Spins up SelfImprovementAgent with the user's description + recent relevant logs
Agent reads code, writes fix, runs tests, opens PR
Reports back conversationally
Effort: Medium. New agent type, new voice tool, planner prompt engineering.

Phase 2: Anomaly detection + self-initiated investigation

Runtime anomaly detector (error rate, latency regression, repeated failures)
Auto-triggers SelfImprovementAgent when thresholds are exceeded
Reports to designated dev channel
Effort: Medium. Anomaly detection is straightforward; the LLM investigation/fix pipeline reuses Phase 1.

Phase 3: Periodic self-audit

Scheduled automation: weekly codebase health scan
Uses planner-grade LLM (Opus) to review runtime patterns, code quality, test coverage gaps
Produces actionable report with optional auto-fix proposals
Effort: Medium. Builds on Phase 2 + existing automation engine.

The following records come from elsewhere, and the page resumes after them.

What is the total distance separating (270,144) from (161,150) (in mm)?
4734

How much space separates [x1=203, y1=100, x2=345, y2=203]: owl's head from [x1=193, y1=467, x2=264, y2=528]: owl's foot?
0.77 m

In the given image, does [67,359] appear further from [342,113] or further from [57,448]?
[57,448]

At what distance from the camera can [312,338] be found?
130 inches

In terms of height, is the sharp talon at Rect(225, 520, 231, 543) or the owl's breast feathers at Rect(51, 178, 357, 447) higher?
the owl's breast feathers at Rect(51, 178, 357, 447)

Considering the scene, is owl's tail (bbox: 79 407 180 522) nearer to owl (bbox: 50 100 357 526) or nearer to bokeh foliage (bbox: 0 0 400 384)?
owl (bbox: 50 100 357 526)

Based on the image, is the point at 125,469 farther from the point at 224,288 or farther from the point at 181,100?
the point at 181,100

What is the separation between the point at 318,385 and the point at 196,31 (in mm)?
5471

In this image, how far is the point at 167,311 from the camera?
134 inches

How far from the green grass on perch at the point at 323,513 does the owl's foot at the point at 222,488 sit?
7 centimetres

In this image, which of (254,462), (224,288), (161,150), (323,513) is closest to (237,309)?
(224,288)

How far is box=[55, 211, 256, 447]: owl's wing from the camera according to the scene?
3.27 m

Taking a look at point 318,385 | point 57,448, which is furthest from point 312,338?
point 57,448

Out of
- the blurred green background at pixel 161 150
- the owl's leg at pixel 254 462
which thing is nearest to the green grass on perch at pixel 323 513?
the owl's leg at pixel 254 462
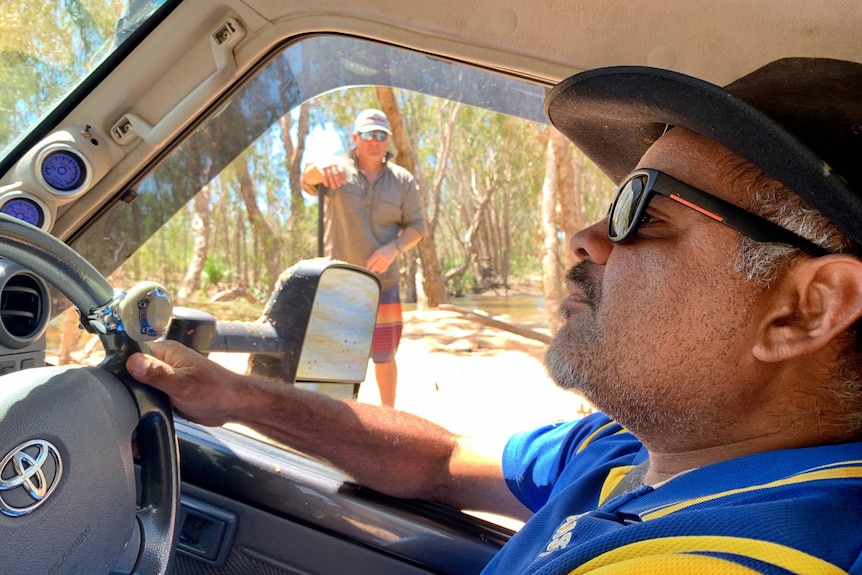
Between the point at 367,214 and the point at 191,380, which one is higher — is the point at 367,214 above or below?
above

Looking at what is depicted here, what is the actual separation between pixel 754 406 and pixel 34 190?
64.3 inches

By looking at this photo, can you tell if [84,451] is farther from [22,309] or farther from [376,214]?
[376,214]

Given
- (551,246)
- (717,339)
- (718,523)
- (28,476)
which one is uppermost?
(551,246)

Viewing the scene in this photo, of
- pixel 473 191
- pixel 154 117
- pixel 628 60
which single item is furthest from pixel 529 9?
pixel 473 191

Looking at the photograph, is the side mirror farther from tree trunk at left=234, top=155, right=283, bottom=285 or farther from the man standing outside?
tree trunk at left=234, top=155, right=283, bottom=285

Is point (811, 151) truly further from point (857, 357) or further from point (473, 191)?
point (473, 191)

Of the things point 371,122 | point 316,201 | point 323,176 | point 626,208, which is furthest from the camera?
point 371,122

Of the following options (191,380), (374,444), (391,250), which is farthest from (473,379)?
(191,380)

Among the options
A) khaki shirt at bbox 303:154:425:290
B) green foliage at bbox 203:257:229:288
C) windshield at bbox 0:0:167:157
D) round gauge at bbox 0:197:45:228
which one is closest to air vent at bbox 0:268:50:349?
round gauge at bbox 0:197:45:228

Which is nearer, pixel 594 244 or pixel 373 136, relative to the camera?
pixel 594 244

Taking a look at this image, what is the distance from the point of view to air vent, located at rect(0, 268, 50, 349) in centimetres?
131

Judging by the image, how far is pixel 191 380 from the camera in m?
1.49

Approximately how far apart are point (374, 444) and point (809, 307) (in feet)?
3.24

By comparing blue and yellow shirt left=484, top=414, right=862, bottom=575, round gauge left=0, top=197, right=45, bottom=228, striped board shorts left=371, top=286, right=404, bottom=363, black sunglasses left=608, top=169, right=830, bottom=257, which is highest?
black sunglasses left=608, top=169, right=830, bottom=257
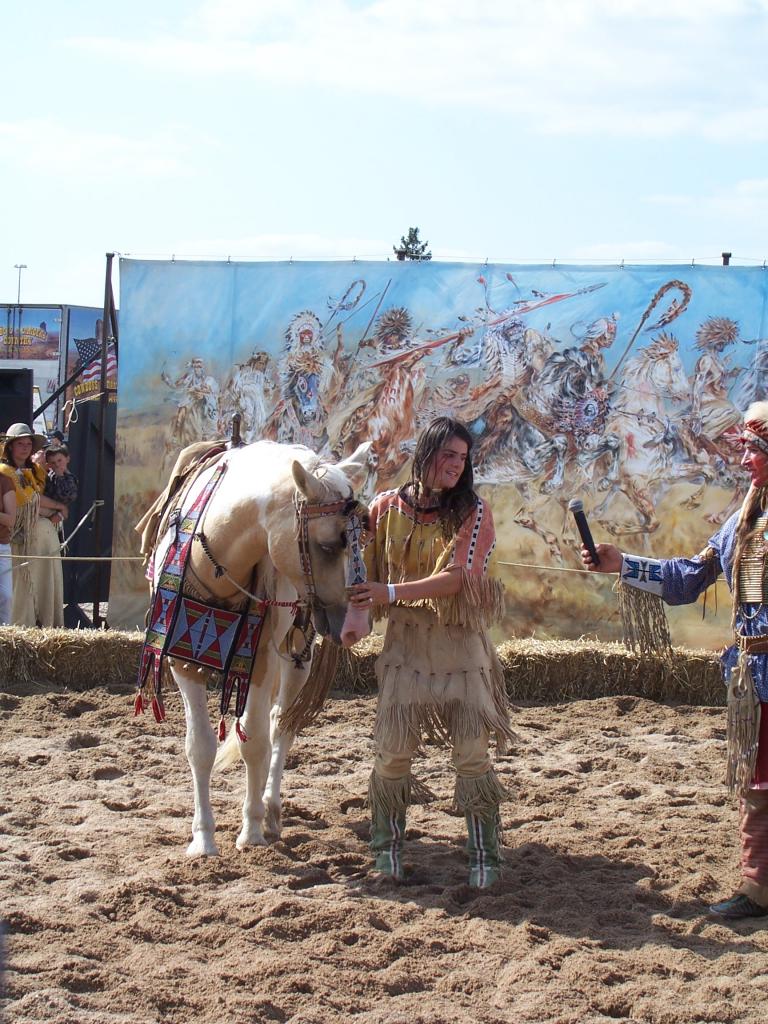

Phase 4: Multi-agent orchestration

The planner can spin up parallel code agent sessions (like Codex worktrees)
File ownership boundaries enforced programmatically
Sequential merge with automated conflict resolution for trivial conflicts (import paths)
Effort: Large. This is the full loop — what we're doing manually right now, automated.

Open questions

Model selection for planner vs executor. The planner needs deep reasoning (Opus-class). The executor needs fast code generation (Sonnet/Codex-class). Should these be configurable per-guild, or hardcoded?
Scope boundaries. Should the bot only be able to modify its own repo? Or could it work on other repos the user grants access to? (The latter makes it a general coding agent again — maybe that's fine as a secondary capability.)
Cost management. Self-improvement runs burn tokens. Should there be a daily/weekly budget cap? Should the bot report its own improvement costs in the dev channel?
Conflict with manual development. If a human is actively developing (like we are now), the bot's self-improvement could conflict. Need a "dev mode" flag that pauses autonomous improvement.
Testing the self-improver. How do you test a system that modifies its own code? Probably: snapshot the repo, run the agent in a sandbox, verify the diff is clean and tests pass. But the anomaly detection + investigation path is harder to test without synthetic failure injection.